La quiebra de Bioceres S.A. —la sociedad fundacional del holding biotecnológico— no se resolvió con un trámite relámpago. Detrás de la resolución firmada por el juez Fernando Mécoli (Civil y Comercial, 6ª Nominación de Rosario) se acumuló un expediente de más de 2.100 fojas, armado a lo largo de dos meses de presentaciones, pedidos judiciales y anexos contables que anticipan una etapa compleja: verificación de créditos y revisión del itinerario societario que desembocó en la insolvencia.
El proceso se inició formalmente con el primer escrito ingresado el 29 de diciembre de 2025. A partir de allí, la empresa fue sumando documentación a requerimiento del juzgado: balances, certificaciones contables, planillas y referencias a la reconfiguración societaria de 2025, que incluyó movimientos vinculados al holding que tiene como activo central a Bioceres Crop Solutions (BIOX) y operaciones aprobadas por organismos de control en Estados Unidos.
“Pequeña quiebra”, no: el juzgado sorteó una sindicatura clase A
Un dato llamativo del expediente es que los representantes legales de la firma intentaron encuadrar el caso en un procedimiento de “pequeña quiebra”, un carril pensado para situaciones típicamente asociadas a pymes. El planteo no prosperó: finalmente se sorteó una sindicatura clase A, una señal de que el tribunal interpretó que el volumen, el entramado y la dimensión económica del caso exceden por mucho un trámite simplificado.

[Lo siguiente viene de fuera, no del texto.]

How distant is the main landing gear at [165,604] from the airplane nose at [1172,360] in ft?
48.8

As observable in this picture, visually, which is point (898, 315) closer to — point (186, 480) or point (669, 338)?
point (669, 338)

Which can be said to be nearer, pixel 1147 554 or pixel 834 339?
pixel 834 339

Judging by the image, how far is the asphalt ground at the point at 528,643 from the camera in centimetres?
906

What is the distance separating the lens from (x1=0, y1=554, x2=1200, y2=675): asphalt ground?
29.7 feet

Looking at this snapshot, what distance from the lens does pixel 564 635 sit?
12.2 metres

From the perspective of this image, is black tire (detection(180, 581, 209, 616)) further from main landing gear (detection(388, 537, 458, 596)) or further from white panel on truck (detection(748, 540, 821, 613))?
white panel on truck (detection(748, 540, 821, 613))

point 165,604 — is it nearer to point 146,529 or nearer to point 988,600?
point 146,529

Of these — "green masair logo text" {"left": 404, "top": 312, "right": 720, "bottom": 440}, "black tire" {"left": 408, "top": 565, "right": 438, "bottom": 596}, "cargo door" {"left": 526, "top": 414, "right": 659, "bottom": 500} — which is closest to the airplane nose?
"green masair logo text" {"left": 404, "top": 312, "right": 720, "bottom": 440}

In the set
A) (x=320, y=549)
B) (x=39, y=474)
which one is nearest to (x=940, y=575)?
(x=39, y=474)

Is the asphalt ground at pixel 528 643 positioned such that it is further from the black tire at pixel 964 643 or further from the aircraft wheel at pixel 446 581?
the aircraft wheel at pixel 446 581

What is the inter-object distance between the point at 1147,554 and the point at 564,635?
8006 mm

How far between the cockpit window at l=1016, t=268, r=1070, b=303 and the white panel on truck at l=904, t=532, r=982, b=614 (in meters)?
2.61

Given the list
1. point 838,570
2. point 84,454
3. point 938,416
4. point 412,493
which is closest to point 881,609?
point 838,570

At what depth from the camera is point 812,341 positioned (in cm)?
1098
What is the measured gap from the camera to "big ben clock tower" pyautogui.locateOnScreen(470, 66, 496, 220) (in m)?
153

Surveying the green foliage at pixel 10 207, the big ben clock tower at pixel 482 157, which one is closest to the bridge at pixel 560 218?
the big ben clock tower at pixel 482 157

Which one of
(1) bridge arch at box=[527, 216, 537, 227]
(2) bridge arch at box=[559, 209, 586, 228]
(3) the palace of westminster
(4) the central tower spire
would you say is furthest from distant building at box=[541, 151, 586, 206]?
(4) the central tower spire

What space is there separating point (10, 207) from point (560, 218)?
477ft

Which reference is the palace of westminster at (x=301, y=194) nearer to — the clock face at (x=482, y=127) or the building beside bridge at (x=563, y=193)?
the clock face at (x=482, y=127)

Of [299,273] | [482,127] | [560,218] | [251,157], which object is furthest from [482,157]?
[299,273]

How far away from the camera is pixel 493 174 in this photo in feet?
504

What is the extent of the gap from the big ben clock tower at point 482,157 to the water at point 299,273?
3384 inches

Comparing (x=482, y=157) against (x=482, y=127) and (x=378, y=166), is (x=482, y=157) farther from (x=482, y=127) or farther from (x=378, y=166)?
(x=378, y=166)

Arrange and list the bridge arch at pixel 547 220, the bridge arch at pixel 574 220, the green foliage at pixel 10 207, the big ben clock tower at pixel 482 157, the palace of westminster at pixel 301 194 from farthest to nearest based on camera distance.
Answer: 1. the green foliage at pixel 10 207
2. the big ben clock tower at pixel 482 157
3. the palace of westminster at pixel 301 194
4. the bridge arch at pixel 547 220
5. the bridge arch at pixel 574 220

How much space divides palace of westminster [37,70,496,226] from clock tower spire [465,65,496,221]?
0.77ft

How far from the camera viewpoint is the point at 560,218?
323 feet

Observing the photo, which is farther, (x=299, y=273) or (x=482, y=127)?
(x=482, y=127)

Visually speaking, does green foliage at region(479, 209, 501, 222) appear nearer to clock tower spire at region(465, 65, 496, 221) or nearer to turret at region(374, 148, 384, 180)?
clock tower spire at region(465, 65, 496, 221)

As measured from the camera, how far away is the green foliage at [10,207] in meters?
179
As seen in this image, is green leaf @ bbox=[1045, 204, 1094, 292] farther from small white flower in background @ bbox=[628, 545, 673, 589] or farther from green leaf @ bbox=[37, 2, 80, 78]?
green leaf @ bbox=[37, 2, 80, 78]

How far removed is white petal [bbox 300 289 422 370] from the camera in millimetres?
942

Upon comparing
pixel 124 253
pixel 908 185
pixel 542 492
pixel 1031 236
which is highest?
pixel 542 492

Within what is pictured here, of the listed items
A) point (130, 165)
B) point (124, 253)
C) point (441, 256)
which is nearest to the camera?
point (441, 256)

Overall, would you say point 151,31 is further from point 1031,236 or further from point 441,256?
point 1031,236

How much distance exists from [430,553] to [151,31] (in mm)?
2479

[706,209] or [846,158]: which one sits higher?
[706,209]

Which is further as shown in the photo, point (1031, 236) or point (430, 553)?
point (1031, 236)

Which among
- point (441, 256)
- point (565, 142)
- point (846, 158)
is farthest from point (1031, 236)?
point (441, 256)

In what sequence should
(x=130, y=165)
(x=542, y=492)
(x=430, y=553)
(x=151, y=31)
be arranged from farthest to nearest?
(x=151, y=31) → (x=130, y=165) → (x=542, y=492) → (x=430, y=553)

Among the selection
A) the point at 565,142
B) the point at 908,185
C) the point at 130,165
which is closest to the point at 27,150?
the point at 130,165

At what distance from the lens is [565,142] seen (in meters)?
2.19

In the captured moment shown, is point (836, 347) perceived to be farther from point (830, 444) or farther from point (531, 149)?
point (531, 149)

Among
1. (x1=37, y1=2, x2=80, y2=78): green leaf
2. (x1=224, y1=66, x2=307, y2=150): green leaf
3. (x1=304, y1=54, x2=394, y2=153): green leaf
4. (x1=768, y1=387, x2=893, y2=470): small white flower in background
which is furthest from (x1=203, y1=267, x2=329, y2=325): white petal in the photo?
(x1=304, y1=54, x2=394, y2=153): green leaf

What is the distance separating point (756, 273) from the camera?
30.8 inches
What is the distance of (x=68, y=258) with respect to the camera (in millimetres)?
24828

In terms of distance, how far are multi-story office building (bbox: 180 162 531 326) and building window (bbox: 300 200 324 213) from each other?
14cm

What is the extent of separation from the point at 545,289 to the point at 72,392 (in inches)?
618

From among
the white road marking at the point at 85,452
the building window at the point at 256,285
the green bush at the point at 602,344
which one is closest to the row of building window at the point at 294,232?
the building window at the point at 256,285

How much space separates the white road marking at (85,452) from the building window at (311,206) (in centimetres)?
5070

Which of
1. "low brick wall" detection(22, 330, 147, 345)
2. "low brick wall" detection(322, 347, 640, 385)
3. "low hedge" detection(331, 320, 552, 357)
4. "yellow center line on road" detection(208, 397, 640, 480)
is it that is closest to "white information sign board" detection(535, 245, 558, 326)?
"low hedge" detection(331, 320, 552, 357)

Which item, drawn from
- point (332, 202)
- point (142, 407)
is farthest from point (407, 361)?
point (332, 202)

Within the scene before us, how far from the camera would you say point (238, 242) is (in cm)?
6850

En tribunales, el razonamiento es lineal: el expediente no solo es voluminoso por la cantidad de papeles, sino por la trama transnacional que rodea a Bioceres. La combinación de negocios que reordenó el grupo —con eje en la fusión con Moolec y el desembarco del uruguayo Juan Sartori como inversor y luego como hombre fuerte del directorio de la S.A. que terminó quebrada— agrega capas de complejidad jurídica y técnica. De hecho, antes de habilitar el trámite, el juzgado exigió “bajo presión” que se incorporara toda la documentación vinculada a esas operaciones.
Pasivo récord y cesación de pagos confesada
En la presentación, la empresa reconoció el estado de cesación de pagos y expuso un pasivo que, según distintas fuentes documentales incorporadas al expediente, ronda los $226.000 millones, equivalentes a aproximadamente US$158 millones al tipo de cambio utilizado en las planillas internas.
Entre los acreedores figura un tenedor de Obligaciones Negociables, Draco, que habría ejecutado acciones que tenía en su poder. Aun así, habría quedado un saldo pendiente cercano a US$60 millones, siempre de acuerdo a la información incorporada al trámite. Esa ejecución aparece como el evento que precipitó la autopresentación en quiebra y, en el plano político-empresario, alimentó el discurso del sector alineado con Sartori para cargar responsabilidades sobre la conducción anterior, con Federico Trucco como principal apuntado.
La “foto” de PwC: patrimonio neto negativo
Dentro del paquete documental también se incorporó una certificación contable elaborada por PwC que toma como “foto” patrimonial el cierre de junio de 2025 y arroja un patrimonio neto negativo del orden de US$110 millones. Ese registro refuerza el argumento central del proceso concursal: la compañía no solo debía más de lo que podía pagar, sino que exhibía un deterioro patrimonial profundo.
Planillas internas y un activo con cifras contradictorias
El expediente, sin embargo, también expuso inconsistencias: aparecieron planillas internas en formato Excel —sin firma de contador público— con desacoples importantes sobre el activo declarado. Mientras un archivo consignaba poco más de $5.000 millones, otro elevaba esa cifra a casi $47.000 millones. El punto fue observado en el trámite previo, aunque no terminó siendo determinante para la decisión final.
La conclusión judicial, según reconstruyen en tribunales, se apoyó en un dato objetivo: el pasivo declarado superaba largamente al activo y la propia deudora admitía la imposibilidad de pago. Con esos parámetros, la normativa concursal deja poco margen: corresponde abrir la quiebra.
Lo que viene: créditos, responsabilidades y lupa sobre el reordenamiento societario
Con la quiebra ya abierta y la sindicatura designada, comienza el tramo más sensible: la verificación de créditos, la determinación fina del pasivo y el análisis del recorrido que llevó a que la sociedad “madre” del grupo quedara concentrando deudas. En el ambiente judicial dan por hecho que el caso no se agota en números: por el tamaño del expediente y el historial reciente del holding, el proceso puede abrir preguntas sobre decisiones societarias, administración y eventuales responsabilidades, en una disputa donde los nombres propios —Trucco y Sartori— ya dejaron de ser un telón de fondo para convertirse en parte del expediente.